Principal stress is one of the most significant parameters in determining the wall rupture. From Fig. 11, the peak principal stress basically occurs when the velocity and pressure gradient are maximum at pre-stenotic region. Figure 13 shows that the total deformation is maximum there at pre-stenotic region because of the high normal stress. Von-mises stress is another vital parameter in determining the risk of rupture. Von-mises stress is the equivalent of uni-axial tensile stress. Figure 12 shows that the von-mises stress is very high at throat region.

Fig. 11
figure 11

Maximum principal stress (MPa) over time Figure missing

Fig. 12
figure 12

Maximum von-mises stress (MPa) over time Figure missing

Fig. 13
figure 13

Total deformation along x-axis (mm) Figure missing

5 Conclusion

A numerical investigation is performed here to analyze the effects of stenosis on flow parameters.
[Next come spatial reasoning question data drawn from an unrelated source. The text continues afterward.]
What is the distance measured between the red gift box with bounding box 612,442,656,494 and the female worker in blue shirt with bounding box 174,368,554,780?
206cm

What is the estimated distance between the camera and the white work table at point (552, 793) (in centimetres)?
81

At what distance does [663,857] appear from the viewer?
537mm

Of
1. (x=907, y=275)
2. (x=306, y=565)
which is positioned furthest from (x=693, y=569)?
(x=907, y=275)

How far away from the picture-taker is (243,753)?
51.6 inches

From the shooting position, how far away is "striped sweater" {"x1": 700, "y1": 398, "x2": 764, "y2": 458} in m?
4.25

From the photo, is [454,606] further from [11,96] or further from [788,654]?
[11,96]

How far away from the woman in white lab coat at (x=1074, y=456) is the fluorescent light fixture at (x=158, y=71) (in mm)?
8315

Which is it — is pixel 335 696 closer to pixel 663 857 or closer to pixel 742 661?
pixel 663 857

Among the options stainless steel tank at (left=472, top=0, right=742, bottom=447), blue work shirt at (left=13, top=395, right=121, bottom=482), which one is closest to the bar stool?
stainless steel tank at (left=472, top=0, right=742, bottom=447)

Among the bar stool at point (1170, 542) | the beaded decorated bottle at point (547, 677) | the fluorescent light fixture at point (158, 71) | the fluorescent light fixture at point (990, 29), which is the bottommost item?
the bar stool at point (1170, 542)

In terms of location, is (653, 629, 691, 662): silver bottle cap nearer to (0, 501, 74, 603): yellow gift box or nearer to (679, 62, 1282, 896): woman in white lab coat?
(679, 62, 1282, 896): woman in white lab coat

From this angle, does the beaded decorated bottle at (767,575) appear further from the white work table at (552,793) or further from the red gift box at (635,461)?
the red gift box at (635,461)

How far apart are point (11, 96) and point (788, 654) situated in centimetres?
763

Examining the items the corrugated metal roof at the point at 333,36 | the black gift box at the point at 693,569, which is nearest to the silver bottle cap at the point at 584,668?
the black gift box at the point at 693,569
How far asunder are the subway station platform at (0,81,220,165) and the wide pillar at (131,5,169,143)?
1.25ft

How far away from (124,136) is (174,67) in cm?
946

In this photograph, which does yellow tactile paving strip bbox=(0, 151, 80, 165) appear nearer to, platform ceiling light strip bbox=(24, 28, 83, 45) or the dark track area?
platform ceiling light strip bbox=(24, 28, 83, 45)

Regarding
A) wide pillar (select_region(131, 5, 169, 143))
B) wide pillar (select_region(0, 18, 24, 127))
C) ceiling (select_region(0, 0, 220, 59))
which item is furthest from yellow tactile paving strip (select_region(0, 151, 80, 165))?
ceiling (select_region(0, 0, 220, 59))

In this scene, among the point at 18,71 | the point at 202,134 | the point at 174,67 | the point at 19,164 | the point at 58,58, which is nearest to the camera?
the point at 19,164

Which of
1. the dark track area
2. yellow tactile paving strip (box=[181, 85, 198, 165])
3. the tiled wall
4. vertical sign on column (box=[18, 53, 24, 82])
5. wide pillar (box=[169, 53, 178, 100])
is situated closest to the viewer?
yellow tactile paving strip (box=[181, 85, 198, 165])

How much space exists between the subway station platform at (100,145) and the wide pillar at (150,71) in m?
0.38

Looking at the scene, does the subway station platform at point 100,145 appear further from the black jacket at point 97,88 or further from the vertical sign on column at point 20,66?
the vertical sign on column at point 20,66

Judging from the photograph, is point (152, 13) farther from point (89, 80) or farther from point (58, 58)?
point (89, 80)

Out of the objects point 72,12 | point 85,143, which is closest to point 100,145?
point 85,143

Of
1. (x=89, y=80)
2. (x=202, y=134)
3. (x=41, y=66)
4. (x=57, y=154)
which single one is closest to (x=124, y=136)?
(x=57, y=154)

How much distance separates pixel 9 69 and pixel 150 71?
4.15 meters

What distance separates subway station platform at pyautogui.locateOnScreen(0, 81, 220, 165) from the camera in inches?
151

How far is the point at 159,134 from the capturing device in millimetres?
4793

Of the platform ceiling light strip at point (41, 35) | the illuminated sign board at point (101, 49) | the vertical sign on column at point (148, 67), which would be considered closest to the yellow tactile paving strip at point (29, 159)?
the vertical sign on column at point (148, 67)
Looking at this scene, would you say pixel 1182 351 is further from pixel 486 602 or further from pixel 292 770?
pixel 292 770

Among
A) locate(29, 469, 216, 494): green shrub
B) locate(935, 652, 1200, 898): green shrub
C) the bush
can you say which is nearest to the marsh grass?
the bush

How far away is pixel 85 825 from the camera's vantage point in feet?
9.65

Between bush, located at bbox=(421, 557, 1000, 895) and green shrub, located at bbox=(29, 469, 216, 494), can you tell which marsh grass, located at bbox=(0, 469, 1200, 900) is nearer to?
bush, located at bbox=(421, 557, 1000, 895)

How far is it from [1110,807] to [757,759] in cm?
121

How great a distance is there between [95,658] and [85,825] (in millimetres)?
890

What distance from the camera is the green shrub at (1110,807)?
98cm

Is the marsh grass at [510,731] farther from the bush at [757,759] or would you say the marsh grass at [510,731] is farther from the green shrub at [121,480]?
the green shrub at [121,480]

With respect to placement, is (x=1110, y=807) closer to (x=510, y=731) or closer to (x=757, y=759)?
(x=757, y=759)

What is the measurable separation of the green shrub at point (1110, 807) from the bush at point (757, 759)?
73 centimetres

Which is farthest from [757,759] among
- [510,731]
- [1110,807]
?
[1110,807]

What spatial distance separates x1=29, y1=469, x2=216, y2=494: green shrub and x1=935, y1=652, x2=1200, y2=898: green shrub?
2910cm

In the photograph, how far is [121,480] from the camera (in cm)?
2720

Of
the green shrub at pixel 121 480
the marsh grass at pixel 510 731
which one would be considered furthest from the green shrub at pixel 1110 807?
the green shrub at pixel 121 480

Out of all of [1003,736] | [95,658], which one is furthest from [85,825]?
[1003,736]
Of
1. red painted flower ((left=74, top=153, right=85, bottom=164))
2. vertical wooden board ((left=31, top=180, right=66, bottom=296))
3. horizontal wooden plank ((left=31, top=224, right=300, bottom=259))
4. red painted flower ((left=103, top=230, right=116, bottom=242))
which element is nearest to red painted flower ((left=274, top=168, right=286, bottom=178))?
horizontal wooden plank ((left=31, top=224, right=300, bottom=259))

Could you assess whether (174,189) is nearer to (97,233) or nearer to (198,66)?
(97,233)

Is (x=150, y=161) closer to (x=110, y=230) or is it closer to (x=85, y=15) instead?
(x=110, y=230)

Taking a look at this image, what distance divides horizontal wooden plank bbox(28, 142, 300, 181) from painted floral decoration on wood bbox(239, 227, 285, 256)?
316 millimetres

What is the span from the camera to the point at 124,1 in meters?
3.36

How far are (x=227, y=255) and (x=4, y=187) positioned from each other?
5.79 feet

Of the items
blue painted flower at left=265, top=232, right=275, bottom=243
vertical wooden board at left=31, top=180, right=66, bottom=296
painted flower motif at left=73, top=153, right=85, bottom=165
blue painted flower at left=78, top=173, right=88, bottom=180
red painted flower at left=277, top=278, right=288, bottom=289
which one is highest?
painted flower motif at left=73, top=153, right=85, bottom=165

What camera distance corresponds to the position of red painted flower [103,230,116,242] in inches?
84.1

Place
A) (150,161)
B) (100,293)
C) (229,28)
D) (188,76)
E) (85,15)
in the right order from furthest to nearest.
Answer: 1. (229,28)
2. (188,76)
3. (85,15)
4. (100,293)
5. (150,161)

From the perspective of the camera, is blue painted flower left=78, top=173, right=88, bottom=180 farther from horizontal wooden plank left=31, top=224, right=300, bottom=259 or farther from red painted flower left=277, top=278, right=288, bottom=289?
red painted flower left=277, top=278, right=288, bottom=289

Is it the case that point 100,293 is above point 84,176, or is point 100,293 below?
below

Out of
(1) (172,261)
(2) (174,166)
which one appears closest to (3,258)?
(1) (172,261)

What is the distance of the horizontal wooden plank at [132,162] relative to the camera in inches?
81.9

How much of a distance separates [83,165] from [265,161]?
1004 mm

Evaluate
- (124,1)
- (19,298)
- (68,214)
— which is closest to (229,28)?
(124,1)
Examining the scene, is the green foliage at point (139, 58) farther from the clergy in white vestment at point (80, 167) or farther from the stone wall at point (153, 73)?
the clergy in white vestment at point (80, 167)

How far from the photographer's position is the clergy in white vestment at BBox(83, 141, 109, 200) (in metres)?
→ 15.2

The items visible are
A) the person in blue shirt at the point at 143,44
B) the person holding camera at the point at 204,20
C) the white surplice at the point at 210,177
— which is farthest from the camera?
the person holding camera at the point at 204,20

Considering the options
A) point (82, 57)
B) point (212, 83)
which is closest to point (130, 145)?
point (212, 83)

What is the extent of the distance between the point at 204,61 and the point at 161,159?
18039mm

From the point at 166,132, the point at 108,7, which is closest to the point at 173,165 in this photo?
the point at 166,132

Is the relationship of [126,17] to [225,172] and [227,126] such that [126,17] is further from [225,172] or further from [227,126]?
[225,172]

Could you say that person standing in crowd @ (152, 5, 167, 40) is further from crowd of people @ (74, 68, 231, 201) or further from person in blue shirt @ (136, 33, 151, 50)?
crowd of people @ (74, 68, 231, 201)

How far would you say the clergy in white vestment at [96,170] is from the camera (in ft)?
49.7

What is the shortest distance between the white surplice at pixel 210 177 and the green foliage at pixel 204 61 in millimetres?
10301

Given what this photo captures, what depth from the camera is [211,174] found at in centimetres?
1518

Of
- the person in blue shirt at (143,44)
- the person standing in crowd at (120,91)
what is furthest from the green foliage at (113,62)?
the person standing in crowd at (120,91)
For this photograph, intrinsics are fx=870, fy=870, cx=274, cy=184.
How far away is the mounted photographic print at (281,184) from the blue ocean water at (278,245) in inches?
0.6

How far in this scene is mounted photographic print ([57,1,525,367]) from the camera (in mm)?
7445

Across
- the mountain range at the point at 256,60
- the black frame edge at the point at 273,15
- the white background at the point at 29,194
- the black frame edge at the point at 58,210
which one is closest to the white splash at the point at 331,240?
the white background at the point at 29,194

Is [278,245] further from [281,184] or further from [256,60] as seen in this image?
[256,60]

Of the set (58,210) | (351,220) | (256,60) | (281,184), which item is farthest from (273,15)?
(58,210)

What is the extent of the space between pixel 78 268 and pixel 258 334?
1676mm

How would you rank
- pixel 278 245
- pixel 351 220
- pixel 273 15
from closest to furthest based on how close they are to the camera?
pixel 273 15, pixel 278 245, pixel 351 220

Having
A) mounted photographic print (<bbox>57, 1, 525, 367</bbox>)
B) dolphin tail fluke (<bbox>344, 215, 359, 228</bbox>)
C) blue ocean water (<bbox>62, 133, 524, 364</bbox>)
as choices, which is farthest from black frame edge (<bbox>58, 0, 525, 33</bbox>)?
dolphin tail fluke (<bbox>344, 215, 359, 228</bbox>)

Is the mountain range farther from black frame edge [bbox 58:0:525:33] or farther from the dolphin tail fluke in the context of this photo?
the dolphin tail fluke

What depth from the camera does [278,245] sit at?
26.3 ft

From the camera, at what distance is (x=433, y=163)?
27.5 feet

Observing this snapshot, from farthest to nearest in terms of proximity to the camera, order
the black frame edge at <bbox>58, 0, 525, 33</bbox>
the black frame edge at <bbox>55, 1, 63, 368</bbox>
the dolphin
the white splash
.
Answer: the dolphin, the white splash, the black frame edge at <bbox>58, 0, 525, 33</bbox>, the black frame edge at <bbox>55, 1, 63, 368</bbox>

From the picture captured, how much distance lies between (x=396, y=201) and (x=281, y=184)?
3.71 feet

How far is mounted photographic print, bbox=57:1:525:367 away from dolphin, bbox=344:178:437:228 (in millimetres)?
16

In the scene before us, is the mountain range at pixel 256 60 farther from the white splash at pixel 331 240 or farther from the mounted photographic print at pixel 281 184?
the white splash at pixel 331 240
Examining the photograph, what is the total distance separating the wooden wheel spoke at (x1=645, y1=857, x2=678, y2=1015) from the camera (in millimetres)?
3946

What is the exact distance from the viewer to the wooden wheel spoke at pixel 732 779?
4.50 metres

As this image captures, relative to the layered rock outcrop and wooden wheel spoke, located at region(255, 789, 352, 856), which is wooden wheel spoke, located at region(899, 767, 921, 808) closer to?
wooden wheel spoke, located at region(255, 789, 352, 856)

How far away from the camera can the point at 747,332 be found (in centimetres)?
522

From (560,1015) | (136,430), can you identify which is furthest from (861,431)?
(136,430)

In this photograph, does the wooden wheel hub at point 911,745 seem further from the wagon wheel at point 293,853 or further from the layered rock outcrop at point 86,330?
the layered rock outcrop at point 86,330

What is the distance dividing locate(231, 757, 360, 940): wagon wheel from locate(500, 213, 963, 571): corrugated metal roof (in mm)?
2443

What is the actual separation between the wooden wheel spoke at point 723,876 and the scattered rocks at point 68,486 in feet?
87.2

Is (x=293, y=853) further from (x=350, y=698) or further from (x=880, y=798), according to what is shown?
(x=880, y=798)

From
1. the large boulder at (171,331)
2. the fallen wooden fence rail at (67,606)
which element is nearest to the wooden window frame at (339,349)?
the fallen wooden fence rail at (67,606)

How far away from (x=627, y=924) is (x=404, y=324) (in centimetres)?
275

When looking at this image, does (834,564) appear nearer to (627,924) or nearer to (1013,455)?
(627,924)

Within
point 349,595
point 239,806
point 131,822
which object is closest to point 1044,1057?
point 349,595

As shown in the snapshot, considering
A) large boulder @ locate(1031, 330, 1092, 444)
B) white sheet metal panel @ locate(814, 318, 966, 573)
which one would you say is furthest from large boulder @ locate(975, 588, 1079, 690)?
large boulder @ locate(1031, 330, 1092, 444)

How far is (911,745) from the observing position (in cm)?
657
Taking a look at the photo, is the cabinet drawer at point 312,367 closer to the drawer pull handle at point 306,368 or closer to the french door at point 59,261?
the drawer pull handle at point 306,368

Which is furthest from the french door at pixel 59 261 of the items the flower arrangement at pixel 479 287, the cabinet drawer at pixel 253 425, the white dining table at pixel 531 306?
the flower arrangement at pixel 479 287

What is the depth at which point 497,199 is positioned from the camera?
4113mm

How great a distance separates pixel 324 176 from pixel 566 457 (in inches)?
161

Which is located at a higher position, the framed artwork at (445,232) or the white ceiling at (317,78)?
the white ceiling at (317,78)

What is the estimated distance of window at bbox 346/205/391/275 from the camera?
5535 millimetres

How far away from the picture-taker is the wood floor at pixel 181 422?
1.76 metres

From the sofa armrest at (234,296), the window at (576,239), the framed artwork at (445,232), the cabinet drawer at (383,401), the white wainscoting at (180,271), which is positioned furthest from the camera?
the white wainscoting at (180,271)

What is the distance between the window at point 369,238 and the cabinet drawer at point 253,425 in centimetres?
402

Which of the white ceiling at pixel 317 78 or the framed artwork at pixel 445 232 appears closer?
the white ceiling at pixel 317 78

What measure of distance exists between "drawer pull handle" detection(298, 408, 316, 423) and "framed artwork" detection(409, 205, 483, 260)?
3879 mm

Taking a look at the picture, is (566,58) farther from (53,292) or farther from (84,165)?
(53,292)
For this analysis, the high shear stress at throat will cause the possibility to damage the intimal tissue. At throat, there is higher chance of damage of endothelial wall due to shearing action. Low shear stress at post-stenotic region due to recirculation enhances the possibility of plaque formation in post-stenotic region. Vortex length changes as the Reynolds number changes with the velocity pulse at inlet. Centerline pressure distribution is quite similar for Carreau and cross model. In FSI model, deformation is very small. Both peak principal stress and deformation occur at pre-stenotic region due to high hydrostatic pressure gradient and constriction. Better result will be found considering hyper-elastic artery wall by using Mooney–Rivlin Model.